→ **Set task**
Please give everything from the line containing "At what distance" down to the line containing "5. point (349, 197)" as a Markdown table with the columns n and Line, one row number and one line per row, leaving out the blank lines.

→ **Provided information**
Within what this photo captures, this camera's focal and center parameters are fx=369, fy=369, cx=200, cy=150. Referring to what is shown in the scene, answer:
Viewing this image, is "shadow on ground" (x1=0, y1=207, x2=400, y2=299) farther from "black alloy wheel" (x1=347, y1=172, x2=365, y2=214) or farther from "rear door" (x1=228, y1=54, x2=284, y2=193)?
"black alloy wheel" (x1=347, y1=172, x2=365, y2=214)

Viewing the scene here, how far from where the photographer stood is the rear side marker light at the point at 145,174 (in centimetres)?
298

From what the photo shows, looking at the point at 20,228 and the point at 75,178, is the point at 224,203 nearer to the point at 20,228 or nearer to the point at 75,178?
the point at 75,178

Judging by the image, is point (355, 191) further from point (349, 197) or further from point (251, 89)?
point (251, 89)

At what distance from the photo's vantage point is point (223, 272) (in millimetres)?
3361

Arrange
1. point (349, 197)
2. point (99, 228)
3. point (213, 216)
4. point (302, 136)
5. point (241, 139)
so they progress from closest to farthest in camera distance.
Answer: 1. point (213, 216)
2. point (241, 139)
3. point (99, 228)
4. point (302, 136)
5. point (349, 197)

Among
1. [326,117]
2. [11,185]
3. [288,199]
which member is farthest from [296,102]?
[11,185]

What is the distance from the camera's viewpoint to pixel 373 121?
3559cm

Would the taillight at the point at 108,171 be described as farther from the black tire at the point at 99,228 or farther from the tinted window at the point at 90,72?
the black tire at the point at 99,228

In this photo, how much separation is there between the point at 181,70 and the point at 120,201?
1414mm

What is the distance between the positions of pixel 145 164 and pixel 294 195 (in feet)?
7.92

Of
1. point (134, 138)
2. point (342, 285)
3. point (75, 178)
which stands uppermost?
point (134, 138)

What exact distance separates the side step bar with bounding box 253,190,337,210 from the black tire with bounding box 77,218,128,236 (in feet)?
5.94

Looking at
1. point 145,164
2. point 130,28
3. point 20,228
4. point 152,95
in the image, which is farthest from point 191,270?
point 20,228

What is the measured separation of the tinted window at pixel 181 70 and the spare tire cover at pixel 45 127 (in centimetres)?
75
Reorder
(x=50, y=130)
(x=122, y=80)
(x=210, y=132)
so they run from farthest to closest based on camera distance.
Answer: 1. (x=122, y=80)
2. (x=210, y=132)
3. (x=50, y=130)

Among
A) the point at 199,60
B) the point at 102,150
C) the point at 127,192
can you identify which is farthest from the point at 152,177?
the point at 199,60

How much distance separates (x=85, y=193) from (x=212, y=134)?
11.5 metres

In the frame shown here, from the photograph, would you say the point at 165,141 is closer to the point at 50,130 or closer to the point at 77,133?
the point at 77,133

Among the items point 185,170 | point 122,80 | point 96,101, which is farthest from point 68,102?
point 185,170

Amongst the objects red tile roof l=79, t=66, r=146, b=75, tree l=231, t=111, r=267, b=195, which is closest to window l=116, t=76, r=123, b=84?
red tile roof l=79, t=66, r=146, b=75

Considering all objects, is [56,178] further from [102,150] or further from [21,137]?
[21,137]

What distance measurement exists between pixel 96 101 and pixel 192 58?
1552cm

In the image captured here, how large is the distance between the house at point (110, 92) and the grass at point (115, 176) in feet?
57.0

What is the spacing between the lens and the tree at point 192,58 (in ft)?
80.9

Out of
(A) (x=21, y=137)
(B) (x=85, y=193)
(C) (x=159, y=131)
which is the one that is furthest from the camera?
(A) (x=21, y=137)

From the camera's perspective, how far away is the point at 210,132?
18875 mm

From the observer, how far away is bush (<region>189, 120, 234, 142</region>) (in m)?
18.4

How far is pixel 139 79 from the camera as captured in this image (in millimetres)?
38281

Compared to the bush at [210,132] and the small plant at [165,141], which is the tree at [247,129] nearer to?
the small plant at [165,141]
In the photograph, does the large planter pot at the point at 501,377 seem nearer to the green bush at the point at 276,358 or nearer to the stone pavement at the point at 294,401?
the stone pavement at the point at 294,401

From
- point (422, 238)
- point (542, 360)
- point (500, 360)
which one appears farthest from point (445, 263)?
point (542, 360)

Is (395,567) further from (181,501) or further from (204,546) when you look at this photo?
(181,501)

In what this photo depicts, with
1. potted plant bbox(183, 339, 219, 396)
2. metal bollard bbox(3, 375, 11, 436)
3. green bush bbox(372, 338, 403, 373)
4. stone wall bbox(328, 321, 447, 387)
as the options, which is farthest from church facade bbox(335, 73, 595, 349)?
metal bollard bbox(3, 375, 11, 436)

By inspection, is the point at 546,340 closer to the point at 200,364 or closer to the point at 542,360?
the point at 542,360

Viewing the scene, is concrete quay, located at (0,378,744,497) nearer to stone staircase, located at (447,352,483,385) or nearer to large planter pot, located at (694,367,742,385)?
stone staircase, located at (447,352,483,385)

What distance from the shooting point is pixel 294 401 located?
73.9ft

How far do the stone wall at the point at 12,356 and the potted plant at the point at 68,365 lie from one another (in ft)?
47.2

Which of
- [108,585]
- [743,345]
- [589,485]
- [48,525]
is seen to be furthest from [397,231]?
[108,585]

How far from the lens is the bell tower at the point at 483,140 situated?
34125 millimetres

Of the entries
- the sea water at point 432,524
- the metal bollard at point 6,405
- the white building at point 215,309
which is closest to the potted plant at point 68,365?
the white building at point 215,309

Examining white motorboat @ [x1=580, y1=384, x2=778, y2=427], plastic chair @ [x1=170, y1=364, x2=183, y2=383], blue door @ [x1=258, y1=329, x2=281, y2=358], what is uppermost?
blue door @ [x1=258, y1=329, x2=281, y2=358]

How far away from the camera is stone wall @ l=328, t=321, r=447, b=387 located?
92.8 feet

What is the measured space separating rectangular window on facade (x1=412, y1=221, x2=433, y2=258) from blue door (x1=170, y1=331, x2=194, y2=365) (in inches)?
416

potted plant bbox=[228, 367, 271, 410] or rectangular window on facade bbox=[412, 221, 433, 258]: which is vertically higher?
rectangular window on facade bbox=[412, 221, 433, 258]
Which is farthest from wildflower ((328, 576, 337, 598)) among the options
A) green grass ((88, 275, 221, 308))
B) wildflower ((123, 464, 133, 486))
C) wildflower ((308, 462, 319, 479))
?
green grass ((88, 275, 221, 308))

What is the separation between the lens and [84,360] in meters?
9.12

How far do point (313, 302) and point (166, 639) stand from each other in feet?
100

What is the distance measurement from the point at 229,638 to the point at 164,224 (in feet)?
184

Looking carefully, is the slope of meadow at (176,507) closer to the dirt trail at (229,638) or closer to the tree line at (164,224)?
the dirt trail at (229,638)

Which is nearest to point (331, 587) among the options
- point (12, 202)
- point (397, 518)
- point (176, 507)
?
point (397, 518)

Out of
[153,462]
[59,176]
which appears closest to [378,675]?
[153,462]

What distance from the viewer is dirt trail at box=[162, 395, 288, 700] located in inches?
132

→ **Solution to this task**
| n | Line |
|---|---|
| 1 | At what distance from the photo's vantage point is point (223, 272) (in millimetres)? |
| 2 | 3361 |
| 3 | Arrange |
| 4 | 1. point (349, 197) |
| 5 | 2. point (99, 228) |
| 6 | 3. point (213, 216) |
| 7 | 4. point (302, 136) |
| 8 | 5. point (241, 139) |
| 9 | so they progress from closest to farthest in camera distance. |
| 10 | Answer: 1. point (213, 216) |
| 11 | 2. point (241, 139) |
| 12 | 3. point (99, 228) |
| 13 | 4. point (302, 136) |
| 14 | 5. point (349, 197) |